California ARB estimates premature deaths linked to fine particulate pollution
1 September 2010
The California Air Resources Board (ARB) has released a report titled “Estimate of Premature Deaths Associated with Fine Particle Pollution in California Using the United States Environmental Protection Agency Methodology”. The report estimates that about 9,000 premature deaths each year can be associated with long-term public exposure to fine particulate matter air pollution (PM2.5) in California.
“There is no question particulate pollution is causing premature deaths here in California and nationwide,” said ARB Chairman Mary Nichols. “This study is further evidence that we are on the right track, and ARB will continue to work with truckers and equipment owners to clean up diesel emissions, improve our air quality and protect public health. ARB is committed to reducing this staggering statistic because one premature death is one too many.”
The ARB report and its methodology were based on recent science assessments completed by the US Environmental protection Agency (EPA) as part of the agency’s periodic review of the national air quality standards for PM2.5. The review, completed this spring, included peer review by the federal Clean Air Scientific Advisory Committee.
As a result of this review, the US EPA concluded that there is a causal relationship between exposure to fine particle pollution and premature death. The initial US EPA review was followed by a related risk assessment report released in June that estimated premature deaths nationwide from exposure to fine particulate pollution. The US EPA considered evidence from multiple peer-reviewed studies, and the estimates of premature death were based on a key nationwide study of exposure to fine particle pollution involving about 500,000 people and 116 US cities, including Los Angeles and Fresno.

◆ ◆ ◆ ◆ ◆ ◆ ◆

▸ Tasks to complete:
(1) In the article on fine particle pollution, how many people and US cities were in the key nationwide study behind the estimates of premature death?
(2) Reproduce word for word the part of the article on fine particle pollution starting with "California ARB estimates" and going on through "(PM2.5) in California.".

◆ ◆ ◆ ◆ ◆ ◆ ◆

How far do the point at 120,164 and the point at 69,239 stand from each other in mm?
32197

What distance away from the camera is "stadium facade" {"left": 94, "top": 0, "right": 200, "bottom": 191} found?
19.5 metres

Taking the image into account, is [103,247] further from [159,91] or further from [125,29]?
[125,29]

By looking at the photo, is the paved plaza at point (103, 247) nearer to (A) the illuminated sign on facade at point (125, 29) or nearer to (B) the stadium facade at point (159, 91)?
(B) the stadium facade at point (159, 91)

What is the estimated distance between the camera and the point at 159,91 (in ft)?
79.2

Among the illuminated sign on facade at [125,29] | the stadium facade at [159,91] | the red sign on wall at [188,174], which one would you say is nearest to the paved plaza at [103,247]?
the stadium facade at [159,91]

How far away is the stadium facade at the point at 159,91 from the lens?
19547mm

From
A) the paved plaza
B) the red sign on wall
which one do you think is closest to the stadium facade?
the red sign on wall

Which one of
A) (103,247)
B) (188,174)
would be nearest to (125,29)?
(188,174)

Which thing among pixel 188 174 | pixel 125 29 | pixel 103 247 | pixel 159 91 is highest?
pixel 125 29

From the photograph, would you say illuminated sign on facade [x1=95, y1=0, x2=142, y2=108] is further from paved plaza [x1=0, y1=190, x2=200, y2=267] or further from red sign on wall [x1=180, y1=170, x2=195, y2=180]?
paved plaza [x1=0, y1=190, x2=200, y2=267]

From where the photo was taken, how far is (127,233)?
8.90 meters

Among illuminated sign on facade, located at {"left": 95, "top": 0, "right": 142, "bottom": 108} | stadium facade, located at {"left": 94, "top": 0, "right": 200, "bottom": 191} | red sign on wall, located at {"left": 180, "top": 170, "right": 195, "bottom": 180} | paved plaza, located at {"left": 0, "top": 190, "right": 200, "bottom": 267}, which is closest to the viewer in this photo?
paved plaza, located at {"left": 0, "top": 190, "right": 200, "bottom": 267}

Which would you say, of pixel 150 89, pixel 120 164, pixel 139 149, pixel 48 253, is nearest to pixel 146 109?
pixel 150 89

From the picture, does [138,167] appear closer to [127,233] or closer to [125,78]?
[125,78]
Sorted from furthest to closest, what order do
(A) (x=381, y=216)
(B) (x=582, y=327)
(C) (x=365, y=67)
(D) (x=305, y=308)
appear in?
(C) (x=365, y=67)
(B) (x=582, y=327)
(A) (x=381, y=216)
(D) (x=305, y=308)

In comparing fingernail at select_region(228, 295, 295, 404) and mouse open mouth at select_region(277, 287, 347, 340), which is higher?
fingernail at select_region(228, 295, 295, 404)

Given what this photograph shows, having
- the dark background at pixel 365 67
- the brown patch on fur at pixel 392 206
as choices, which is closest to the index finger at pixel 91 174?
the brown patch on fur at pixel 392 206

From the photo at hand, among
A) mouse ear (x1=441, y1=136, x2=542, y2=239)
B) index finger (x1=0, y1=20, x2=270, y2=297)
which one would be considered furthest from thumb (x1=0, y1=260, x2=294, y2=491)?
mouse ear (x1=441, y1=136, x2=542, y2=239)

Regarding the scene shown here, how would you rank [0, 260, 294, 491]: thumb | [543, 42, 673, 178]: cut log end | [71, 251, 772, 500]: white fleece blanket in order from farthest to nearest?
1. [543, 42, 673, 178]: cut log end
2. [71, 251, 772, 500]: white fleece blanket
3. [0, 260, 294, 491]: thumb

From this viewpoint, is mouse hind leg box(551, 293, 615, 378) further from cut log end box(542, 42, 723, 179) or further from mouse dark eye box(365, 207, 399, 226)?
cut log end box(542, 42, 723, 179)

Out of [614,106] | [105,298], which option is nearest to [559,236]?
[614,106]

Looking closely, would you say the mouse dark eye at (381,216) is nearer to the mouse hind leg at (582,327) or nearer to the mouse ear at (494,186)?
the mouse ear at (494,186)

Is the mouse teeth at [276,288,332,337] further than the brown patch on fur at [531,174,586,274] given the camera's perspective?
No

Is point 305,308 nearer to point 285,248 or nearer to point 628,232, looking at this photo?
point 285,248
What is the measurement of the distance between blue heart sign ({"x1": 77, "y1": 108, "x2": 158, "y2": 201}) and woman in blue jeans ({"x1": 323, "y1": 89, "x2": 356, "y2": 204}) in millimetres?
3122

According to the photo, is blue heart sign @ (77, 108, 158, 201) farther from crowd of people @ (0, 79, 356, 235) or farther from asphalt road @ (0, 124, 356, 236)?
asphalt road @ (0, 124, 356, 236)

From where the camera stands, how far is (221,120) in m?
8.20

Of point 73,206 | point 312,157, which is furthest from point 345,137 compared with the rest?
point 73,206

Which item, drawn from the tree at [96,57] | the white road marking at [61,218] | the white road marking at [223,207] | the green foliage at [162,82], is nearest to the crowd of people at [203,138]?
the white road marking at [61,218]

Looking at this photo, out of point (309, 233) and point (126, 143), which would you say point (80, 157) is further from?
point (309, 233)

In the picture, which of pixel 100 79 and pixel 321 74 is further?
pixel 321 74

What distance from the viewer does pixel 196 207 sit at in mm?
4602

◆ ◆ ◆ ◆ ◆ ◆ ◆

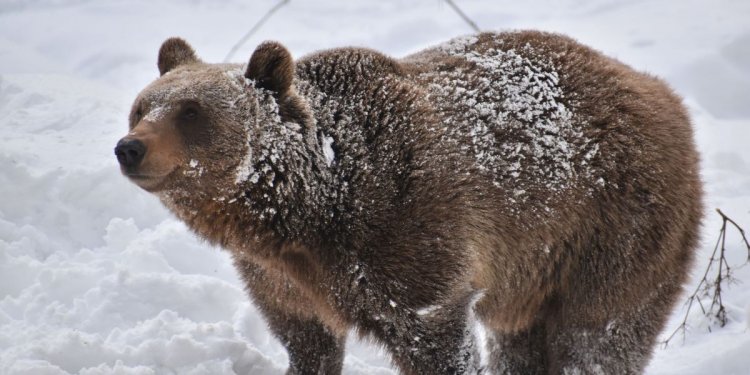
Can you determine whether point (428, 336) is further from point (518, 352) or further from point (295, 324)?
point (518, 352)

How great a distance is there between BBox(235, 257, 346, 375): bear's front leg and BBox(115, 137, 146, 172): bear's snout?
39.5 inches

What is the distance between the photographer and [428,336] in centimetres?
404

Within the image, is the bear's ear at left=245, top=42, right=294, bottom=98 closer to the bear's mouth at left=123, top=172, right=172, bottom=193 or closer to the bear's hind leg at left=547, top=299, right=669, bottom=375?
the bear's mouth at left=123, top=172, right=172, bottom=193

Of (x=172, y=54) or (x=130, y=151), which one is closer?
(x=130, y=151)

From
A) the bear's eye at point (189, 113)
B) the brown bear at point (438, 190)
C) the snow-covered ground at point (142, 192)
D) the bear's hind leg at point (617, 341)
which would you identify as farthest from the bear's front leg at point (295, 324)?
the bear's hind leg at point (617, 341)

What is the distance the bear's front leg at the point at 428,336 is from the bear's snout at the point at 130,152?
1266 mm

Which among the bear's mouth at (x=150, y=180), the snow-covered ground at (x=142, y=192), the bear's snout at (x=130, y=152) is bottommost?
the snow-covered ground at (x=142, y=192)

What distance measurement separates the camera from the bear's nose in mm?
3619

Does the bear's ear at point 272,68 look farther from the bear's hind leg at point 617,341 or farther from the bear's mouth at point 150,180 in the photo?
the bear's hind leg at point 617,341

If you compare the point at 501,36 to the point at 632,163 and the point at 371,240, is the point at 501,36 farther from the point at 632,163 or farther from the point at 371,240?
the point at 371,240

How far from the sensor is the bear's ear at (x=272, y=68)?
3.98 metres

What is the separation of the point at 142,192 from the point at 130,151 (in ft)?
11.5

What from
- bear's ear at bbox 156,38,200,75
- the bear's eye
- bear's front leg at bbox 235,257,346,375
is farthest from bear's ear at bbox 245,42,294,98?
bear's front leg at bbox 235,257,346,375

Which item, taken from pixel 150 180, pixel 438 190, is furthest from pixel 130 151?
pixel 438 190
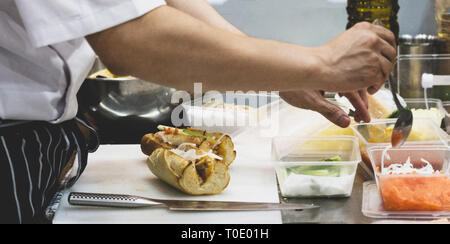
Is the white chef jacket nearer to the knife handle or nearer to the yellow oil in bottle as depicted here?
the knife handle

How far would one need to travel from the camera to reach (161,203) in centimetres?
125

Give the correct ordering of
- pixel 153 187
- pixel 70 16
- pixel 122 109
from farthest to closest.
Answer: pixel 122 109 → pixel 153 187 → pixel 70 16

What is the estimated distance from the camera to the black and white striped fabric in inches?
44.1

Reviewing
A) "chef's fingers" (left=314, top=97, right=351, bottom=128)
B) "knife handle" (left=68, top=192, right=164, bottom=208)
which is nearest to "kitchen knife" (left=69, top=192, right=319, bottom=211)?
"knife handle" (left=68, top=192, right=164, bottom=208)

◆ ◆ ◆ ◆ ◆ ◆ ◆

▸ Answer list:
(1) About 500,000 people and 116 US cities.

(2)
California ARB estimates premature deaths linked to fine particulate pollution
1 September 2010
The California Air Resources Board (ARB) has released a report titled “Estimate of Premature Deaths Associated with Fine Particle Pollution in California Using the United States Environmental Protection Agency Methodology”. The report estimates that about 9,000 premature deaths each year can be associated with long-term public exposure to fine particulate matter air pollution (PM2.5) in California.